PROBLEM STATEMENT: The full listing, from first line to last, should be set down again exactly.

+++ DATA UNDER STUDY

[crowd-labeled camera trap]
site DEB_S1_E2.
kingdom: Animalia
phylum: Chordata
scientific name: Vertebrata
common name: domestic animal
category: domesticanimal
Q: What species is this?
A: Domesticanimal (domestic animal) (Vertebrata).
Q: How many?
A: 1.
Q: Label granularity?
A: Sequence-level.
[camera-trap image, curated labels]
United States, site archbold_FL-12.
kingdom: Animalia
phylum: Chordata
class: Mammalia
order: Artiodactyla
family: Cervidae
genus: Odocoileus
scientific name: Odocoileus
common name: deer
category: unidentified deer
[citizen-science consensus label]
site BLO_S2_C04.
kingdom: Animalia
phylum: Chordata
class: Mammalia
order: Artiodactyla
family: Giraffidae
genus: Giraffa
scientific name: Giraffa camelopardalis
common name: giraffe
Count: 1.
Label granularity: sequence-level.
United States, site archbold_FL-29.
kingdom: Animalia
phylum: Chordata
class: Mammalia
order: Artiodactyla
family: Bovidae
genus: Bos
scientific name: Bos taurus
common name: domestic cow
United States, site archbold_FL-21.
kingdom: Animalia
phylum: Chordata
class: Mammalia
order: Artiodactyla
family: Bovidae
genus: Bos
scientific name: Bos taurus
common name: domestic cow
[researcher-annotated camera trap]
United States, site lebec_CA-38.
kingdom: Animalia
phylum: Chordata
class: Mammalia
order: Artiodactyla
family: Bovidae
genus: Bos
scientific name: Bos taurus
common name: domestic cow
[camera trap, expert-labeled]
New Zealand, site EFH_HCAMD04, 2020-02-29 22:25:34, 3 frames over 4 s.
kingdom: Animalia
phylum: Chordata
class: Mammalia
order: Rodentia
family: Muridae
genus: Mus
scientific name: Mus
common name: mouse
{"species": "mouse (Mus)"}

++++++

PROBLEM SOLUTION:
[crowd-labeled camera trap]
site DEB_S1_E2.
kingdom: Animalia
phylum: Chordata
scientific name: Vertebrata
common name: domestic animal
category: domesticanimal
Q: What species is this?
A: Domesticanimal (domestic animal) (Vertebrata).
Q: How many?
A: 1.
Q: Label granularity?
A: Sequence-level.
[camera-trap image, curated labels]
United States, site archbold_FL-12.
kingdom: Animalia
phylum: Chordata
class: Mammalia
order: Artiodactyla
family: Cervidae
genus: Odocoileus
scientific name: Odocoileus
common name: deer
category: unidentified deer
[citizen-science consensus label]
site BLO_S2_C04.
kingdom: Animalia
phylum: Chordata
class: Mammalia
order: Artiodactyla
family: Giraffidae
genus: Giraffa
scientific name: Giraffa camelopardalis
common name: giraffe
Count: 1.
Label granularity: sequence-level.
United States, site archbold_FL-29.
kingdom: Animalia
phylum: Chordata
class: Mammalia
order: Artiodactyla
family: Bovidae
genus: Bos
scientific name: Bos taurus
common name: domestic cow
United States, site archbold_FL-21.
kingdom: Animalia
phylum: Chordata
class: Mammalia
order: Artiodactyla
family: Bovidae
genus: Bos
scientific name: Bos taurus
common name: domestic cow
[researcher-annotated camera trap]
United States, site lebec_CA-38.
kingdom: Animalia
phylum: Chordata
class: Mammalia
order: Artiodactyla
family: Bovidae
genus: Bos
scientific name: Bos taurus
common name: domestic cow
[camera trap, expert-labeled]
New Zealand, site EFH_HCAMD04, 2020-02-29 22:25:34, 3 frames over 4 s.
kingdom: Animalia
phylum: Chordata
class: Mammalia
order: Rodentia
family: Muridae
genus: Mus
scientific name: Mus
common name: mouse
{"species": "mouse (Mus)"}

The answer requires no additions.